Ek olarak, tıbbi olarak pıhtılaşma bozuklukları için yıllık bir tarama yapılması tavsiye edilir. Ayrıca epilepsi, uzun vadede hastalıkların yüzde onunda görülür. Epilepsi ömür boyu ilaçla tedavi edilebilir. Elektroensefalografi (EEG) takip sırasında düzenli olarak (yılda en az bir kez) yapılmalıdır. Ayrıca kan örneği alınarak ilaç seviyesi belirlenmelidir.
İlacın kesilmesi, epilepsinin devam edip etmediğini söyleyebilir. SVT ile akut ölüm oranı yaklaşık yüzde sekizdir. Hasta kişinin ölümü durumunda, tedavi sonrası bakımın konusu, kederle başa çıkmaya odaklanan hayatta kalan terapisidir. SVT kendini hasta insanların yaklaşık yüzde dördünde kalıcı olarak gösterir.
Kan pıhtılaşma ilaçlarının kullanımı uzun süreli tedavi olarak sağlanmaktadır. Yıllık pıhtılaşma bozuklukları taramasına ek olarak, takip muayenesi olarak yıllık görüntüleme muayenesi (bilgisayarlı tomografi veya manyetik rezonans tomografi) önerilir.
Bunu kendin yapabilirsin
Günlük yaşamda, kan dolaşımının dış etkilerden veya sağlıksız bir duruş benimseyerek bozulmamasını sağlamak önemlidir. Düzenli dengeleme hareketleri ve sert duruşlardan kaçınmak özellikle önemlidir. Her ne pahasına olursa olsun kan tıkanıklığından kaçınılmalıdır.
Uzun mesafeler kat ediliyorsa, yeterli hareket özgürlüğünün olması sağlanmalıdır. Günlük yaşamda tromboz çorapları ve kan akışını hiçbir şekilde engellemeyen giysiler giyilmesi şiddetle tavsiye edilir. Özellikle vücudun bazı kısımlarını daraltan sıkı kemerler veya diğer nesneler kullanmaktan kaçınılmalıdır. Genel olarak vücut üzerinde iyi bir etkiye sahip değillerdir. Spor faaliyetleri, aktivitesinde kan dolaşımını destekler. Çoğu zaman, kan dolaşımını uyarmak için gün içinde vücut bölümlerinin küçük hareketlerini yapmak yeterlidir. Deride duyusal bozukluklar meydana gelir gelmez veya bir karıncalanma hissi fark edilir edilmez duruş değiştirilmeli ve hafif egzersizler yapılmalıdır.
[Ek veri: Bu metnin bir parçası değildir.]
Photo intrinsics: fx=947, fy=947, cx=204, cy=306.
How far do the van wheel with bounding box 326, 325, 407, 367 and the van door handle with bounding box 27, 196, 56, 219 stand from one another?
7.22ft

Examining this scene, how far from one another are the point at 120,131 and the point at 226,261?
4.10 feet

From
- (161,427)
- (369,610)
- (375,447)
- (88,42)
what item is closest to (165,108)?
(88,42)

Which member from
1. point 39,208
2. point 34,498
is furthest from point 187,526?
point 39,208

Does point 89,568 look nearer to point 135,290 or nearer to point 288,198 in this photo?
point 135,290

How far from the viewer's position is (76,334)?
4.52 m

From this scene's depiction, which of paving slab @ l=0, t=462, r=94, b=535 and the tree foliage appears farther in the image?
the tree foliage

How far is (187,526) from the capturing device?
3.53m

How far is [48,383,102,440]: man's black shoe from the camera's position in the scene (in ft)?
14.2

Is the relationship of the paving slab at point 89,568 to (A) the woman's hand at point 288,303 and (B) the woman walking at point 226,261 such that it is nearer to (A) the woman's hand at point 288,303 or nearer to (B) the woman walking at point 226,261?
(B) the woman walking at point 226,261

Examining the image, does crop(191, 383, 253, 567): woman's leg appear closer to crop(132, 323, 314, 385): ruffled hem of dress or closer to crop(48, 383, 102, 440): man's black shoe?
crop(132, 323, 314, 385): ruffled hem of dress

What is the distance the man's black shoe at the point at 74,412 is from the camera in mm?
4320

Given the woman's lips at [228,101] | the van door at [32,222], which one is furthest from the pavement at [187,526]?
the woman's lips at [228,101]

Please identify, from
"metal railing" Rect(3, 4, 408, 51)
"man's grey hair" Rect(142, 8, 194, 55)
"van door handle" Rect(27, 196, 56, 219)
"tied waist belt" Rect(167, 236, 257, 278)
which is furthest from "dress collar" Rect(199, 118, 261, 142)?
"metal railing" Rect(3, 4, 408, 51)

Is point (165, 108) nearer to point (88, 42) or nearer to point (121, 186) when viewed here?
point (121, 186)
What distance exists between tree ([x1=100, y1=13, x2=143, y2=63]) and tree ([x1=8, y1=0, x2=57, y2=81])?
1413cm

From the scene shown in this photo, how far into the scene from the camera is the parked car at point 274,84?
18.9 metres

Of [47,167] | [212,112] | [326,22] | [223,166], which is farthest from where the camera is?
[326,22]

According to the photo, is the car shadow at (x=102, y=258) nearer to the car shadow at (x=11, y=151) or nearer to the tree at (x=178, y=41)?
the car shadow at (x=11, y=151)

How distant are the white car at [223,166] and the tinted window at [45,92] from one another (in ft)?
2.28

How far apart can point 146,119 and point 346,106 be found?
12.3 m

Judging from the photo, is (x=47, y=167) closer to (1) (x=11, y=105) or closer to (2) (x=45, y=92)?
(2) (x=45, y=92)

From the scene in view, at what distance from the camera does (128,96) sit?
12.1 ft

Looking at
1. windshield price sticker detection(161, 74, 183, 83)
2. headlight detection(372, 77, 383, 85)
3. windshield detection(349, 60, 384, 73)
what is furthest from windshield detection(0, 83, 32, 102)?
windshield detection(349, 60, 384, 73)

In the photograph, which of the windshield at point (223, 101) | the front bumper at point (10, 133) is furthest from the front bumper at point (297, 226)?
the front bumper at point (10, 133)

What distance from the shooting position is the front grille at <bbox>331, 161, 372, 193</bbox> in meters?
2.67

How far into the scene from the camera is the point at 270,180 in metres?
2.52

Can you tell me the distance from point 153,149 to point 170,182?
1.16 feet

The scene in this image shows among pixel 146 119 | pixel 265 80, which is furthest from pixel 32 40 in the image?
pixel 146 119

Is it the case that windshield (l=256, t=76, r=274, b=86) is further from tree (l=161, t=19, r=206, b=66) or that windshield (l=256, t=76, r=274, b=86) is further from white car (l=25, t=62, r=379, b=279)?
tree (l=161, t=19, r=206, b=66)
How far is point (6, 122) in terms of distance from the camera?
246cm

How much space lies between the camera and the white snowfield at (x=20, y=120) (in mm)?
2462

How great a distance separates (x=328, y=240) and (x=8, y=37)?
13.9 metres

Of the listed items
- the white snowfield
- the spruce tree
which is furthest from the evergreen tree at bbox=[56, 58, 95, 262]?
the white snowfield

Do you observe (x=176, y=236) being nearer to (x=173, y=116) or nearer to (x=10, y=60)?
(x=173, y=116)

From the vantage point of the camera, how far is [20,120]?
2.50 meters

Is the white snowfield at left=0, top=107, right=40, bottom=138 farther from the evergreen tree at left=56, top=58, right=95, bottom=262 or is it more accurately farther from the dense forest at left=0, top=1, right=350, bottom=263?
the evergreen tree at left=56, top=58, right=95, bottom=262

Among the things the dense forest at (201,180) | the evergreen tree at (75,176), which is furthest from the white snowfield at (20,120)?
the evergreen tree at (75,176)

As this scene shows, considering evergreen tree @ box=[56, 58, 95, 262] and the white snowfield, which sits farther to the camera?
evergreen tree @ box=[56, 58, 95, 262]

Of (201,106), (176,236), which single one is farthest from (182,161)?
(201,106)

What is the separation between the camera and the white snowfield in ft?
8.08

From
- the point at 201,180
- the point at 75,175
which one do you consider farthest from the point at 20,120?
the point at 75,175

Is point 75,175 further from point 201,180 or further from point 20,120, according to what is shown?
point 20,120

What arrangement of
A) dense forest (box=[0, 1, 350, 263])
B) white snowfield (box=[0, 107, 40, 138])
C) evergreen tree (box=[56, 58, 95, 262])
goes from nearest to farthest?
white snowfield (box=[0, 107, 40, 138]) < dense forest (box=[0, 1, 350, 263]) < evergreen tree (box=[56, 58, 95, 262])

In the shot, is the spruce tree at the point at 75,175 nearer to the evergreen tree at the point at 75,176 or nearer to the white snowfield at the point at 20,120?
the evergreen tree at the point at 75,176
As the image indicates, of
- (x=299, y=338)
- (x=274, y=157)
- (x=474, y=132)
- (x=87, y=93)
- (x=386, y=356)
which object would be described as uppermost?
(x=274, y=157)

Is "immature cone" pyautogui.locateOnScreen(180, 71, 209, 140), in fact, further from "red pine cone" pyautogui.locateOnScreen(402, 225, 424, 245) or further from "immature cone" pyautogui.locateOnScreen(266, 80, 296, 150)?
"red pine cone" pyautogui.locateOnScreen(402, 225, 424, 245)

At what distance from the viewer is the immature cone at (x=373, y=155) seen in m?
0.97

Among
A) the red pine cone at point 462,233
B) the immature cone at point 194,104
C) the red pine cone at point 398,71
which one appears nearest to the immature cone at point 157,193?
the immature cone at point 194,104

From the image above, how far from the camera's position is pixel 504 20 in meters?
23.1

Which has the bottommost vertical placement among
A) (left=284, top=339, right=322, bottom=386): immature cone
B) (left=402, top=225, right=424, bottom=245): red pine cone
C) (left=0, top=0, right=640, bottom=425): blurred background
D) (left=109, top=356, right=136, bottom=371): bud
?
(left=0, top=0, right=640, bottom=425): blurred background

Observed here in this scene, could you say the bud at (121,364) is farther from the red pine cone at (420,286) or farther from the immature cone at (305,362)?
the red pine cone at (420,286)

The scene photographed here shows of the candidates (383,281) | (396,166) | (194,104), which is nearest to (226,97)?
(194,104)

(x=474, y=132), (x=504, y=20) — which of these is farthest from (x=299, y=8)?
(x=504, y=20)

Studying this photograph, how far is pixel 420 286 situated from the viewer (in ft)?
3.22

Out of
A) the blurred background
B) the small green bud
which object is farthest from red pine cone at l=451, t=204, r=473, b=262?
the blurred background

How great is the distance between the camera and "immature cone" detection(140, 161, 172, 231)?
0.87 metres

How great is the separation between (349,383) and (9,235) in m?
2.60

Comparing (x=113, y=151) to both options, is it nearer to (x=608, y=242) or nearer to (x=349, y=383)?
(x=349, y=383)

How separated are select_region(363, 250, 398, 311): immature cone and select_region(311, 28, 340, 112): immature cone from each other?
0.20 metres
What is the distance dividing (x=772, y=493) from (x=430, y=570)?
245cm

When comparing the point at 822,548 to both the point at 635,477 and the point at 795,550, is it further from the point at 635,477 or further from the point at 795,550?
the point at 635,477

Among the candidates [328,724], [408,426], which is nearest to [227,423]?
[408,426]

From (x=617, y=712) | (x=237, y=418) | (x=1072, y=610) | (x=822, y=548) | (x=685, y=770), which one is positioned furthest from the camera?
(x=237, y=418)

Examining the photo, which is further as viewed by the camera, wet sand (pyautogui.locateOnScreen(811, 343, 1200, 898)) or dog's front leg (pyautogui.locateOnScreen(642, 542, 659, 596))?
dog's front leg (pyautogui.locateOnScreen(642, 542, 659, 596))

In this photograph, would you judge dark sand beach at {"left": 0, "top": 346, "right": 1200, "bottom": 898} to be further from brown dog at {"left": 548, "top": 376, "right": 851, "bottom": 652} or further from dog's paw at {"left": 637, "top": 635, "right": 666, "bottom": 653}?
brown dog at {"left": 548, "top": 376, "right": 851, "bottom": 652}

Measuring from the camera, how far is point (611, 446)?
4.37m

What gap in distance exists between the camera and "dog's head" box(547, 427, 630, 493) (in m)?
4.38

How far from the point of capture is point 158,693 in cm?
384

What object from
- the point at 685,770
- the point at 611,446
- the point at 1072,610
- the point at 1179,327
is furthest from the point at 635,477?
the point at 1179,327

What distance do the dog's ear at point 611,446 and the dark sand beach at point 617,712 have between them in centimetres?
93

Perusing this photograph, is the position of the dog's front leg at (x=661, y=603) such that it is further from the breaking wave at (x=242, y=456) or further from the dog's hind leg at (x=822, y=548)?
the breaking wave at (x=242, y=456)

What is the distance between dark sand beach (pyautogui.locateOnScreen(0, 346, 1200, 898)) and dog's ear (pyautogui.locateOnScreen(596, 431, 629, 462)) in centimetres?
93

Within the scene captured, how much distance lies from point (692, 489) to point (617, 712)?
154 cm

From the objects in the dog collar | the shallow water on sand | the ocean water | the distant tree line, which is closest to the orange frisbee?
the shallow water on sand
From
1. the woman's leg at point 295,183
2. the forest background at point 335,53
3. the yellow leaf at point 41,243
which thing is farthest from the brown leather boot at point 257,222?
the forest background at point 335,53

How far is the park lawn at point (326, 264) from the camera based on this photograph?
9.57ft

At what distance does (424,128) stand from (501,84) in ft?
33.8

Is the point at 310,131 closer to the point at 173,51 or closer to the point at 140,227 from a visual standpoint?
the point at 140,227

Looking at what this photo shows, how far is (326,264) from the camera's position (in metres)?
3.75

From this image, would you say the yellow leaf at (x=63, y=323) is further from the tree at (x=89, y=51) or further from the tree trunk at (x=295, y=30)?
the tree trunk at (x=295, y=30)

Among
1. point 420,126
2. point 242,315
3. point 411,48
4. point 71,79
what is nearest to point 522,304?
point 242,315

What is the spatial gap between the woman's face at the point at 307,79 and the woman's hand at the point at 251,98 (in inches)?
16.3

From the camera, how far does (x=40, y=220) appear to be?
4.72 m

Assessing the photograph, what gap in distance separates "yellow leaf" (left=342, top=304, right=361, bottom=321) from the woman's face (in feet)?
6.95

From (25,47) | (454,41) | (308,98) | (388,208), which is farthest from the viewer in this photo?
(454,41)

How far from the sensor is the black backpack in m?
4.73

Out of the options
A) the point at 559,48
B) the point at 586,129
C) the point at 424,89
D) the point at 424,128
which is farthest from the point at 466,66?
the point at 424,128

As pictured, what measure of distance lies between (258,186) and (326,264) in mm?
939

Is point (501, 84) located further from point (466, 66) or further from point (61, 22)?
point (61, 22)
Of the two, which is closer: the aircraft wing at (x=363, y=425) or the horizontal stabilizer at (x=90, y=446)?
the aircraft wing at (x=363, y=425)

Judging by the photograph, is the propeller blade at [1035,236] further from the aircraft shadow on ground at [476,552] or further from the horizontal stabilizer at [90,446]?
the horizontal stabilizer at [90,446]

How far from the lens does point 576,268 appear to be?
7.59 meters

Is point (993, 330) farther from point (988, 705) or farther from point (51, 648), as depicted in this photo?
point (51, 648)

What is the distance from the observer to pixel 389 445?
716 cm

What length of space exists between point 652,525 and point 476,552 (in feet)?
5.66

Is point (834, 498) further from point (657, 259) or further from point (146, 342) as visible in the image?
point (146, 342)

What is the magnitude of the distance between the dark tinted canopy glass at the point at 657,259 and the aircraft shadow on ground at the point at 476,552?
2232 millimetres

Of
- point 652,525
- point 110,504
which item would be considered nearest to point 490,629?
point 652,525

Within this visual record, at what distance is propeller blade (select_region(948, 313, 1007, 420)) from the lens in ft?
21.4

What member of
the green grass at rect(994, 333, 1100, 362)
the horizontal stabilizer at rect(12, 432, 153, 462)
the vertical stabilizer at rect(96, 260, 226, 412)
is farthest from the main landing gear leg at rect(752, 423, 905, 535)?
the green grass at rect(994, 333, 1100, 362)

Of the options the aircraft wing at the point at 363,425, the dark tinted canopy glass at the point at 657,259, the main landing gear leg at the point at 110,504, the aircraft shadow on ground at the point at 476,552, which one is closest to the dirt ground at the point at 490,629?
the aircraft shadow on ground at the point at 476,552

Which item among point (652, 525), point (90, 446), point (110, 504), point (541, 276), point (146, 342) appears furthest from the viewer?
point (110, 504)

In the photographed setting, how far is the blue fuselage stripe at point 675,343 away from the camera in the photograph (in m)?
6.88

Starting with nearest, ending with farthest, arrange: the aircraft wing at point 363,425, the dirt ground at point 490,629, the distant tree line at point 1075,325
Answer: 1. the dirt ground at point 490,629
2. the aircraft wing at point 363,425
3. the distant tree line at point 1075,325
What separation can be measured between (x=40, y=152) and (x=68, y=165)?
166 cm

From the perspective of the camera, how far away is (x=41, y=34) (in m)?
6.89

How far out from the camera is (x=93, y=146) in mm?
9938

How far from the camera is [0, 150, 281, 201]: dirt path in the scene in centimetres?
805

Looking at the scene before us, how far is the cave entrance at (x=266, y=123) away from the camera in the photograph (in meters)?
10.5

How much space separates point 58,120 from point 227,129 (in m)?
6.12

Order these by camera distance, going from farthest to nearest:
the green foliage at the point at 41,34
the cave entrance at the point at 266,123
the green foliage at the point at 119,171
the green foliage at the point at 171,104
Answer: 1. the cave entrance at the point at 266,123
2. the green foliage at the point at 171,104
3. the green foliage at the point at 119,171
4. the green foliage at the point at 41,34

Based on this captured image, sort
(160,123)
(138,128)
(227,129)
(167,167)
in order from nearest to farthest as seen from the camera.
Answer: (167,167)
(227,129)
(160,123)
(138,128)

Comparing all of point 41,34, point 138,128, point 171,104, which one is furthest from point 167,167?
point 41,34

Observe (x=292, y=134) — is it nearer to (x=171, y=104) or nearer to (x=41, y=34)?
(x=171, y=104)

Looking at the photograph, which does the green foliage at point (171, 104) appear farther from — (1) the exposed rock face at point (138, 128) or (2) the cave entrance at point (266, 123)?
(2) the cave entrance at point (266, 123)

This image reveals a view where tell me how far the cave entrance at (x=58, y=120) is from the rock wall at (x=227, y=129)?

Ek olarak, belirli yiyeceklerin hedeflenmiş bir şekilde alınmasıyla kan sistemi olumlu olarak desteklenebilir. Nar, kuruyemiş veya baklagiller gibi besinlerle kan üretimi uyarılır. Ayrıca kafein veya acı baharat içeren besinler kan basıncını artırabilir. Bu nedenle, etkilenenler diyetleriyle günlük yaşamlarında sağlıklarının iyileştirilmesine katkıda bulunabilir.